At least now, after his being sent to the Houston Astros in a five-player trade that brought Jed Lowrie to the Athletics, Carter won't be playing in a park conspiring against his success. The samples are small for Carter, as he has a .214 Isolated Power at home and .235 on the road, and a homer every 14 at-bats away and every 24 while at home. However, the samples for O.co are anything but tiny: the three-year park factors for right-handed power hitters shows a dramatic reduction in homers, by 11 percent, against what is considered average.
Minute Maid, on the other hand, boosts homers by nearly as much, increasing them for right-handed batters by nine percent.
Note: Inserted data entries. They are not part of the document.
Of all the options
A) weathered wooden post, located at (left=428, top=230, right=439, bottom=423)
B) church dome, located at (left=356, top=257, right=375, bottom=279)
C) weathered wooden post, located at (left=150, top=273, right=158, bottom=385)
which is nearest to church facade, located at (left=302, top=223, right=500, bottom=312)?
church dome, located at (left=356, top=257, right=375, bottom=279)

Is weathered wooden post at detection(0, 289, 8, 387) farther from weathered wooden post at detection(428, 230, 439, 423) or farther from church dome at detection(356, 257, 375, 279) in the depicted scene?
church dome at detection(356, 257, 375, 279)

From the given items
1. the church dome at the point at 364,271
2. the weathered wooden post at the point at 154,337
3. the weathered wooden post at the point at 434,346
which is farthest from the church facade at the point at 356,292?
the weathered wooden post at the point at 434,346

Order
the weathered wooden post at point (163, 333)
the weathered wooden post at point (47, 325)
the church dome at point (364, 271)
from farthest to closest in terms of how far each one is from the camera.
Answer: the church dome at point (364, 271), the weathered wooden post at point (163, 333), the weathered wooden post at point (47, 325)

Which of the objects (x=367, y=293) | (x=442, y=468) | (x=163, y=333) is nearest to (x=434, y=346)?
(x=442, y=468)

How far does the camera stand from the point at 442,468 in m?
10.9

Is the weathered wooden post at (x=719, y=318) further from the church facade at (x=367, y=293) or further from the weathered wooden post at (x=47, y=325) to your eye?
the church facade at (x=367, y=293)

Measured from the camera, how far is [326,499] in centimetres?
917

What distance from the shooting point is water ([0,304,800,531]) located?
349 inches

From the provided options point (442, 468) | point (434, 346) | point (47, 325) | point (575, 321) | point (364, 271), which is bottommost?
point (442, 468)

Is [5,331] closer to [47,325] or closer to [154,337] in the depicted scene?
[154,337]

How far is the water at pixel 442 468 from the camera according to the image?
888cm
For overall run scoring, Carter won't experience much of a change, but at least with homers there could be a significant change in his output depending on just how much he gets to play. He has extreme pull power, and the significantly shorter walls of Minute Maid in left could make for some epic-looking blasts that would have been far less impressive at his old home park, just in terms of how much they cleared the wall by.
Opposite field should be less of a problem as well, and while Carter isn't known for his ability to go with other way with authority consistently, playing in O.co was going to mask what little ability he did have -- homers for left-handed batters are reduced by 28 percent in Oakland, so you have to think a few Carter shots the other way resulted in fly ball outs. The fact he's done so much worse with fly balls relative to the league average, even during his strong 2012, also helps this thought.
Carter isn't going to help your batting average, and he's going to strike out a ton. He'll be on base often, however, at least giving him the chance to score when the Astros mount their version of an offensive attack, and adding Minute Maid to his AL West roster of parks should boost his production considerably, as long as he plays consistently.
That's kind of the kicker here, as the Astros have Carlos Pena at designated hitter, Matt Dominguez at third, and Brett Wallace at first. Dominguez wasn't amazing in his first go of things with Houston, but a 111 OPS+ from a 22-year-old is impressive enough to earn him the chance to replicate that over a longer stretch of time. This, along with Wallace being Brett Wallace, means third base is occupied for 2013.
First base and DH, though, provide room for him to play, at least for a few hundred plate appearances. That might not mean much in a mixed league, but depending on what else is available in your AL-only format, keeping an open mind about a part-time player can be important. Carter is right-handed, and while he has not show significant platoon splits, the left-handed Carlos Pena has. Then there's Wallace, who has yet to hit lefties much in his short career. The Astros will find playing time for Carter against lefties, at minimum, and if it turns out Pena has nothing left in the tank as much of his 2012 seemed to suggest, he might end up with even more at-bats later on in the season.
Draft accordingly, and scoop Carter up for your bench as depth. You could come to appreciate your own foresight if he hits his way into a more significant role, and if not, at least the price was low.